Spannendes Spiel wurde mit einem Sieg für die Maniacs belohnt! Ein Spiel auf gleichem Niveau ging zugunsten der Pöchlarner Mädls aus
Langenlebern – SPU HOGE BAU RAIFFEISEN NIBELUGENGAU "powered by Rainer Vogelmann" 3:2 (26:24, 11:25, 25:20, 19:25, 15:7).
Kader: Anna Amashaufer, Linda Gruber, Nina Gutlederer, Sarah Gutlederer, Julia Huber, Laura Mayer, Lisa Mayer, Magdalena Pechhacker, Lena Koch, Viktoria Schwarz, Jennifer Seiberl, Marina Stadler.
Anfangs etwas hektisch begannen die Maniacs das Spiel gegen Langenlebern. Die Gegner gingen gleich in Führung und die Pöchlarner Mädls waren noch damit beschäftig, ins Spiel zu finden.
Nach anfänglichen Problemen gelang dies den Mädls aber sehr gut und sie konnten den Satz noch zu Gunsten ihrerseits auf ein 26:24 drehen.
Im 2. Satz waren die Maniacs sehr unkonzentriert und antriebslos. Auch durch einen taktischen Wechsel konnte dies nicht geändert werden. Zu lange brauchten die Mädls, um ins Spiel zurück zu kommen und somit mussten sie den Satz an die Gegner abgeben.
Der dritte Satz wurde mit Libaro Lisa Mayer gestartet. Es war wieder mehr Motivation und Konzentration zu spüren und die Pöchlarner gingen viel energischer in diesen Satz. Dies war auch am Punktestand zu sehen. Die Maniacs waren konstant in Führung und konnten den Satz mit einem 25:20 für sich gewinnen.

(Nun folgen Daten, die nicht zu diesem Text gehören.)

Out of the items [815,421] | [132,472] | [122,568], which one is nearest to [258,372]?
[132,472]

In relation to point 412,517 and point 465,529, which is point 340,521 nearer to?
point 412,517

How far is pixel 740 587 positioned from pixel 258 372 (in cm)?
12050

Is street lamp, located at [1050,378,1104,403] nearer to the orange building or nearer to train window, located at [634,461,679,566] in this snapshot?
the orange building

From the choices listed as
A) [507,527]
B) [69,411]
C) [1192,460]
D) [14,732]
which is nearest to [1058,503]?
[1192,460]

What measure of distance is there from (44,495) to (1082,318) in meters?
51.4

Im 4. Satz war es bis zu den Schlusspunkten ein Kopf an Kopf rennen. Gute Spielzüge waren auf beiden Seiten zu sehen. Letztendlich konnte Langenlebern aber die letzten Punkte machen und gewann somit den 4.Satz.
Schon etwas müde aber mit voller Motivation und letzter Kraft starteten die Maniacs in den 5. und entscheidenden Satz. Gute Angriffe über Mittelblocker Nina Gutlederer brachten wichtige Punkte fürs Team. Durch eine konstante Serviceleistung von Laura Mayer konnte der Satz dann aber letztendlich für die Maniacs entschieden werden.
Fazit Laura Mayer: "Wir kannten die Gegner gut und wussten im Vorhinein, dass es ein spannendes Spiel auf gleichem Niveau werden wird. Heute ging das Ergebnis glücklicherweise für uns aus. Wir haben echt um den Sieg gekämpft."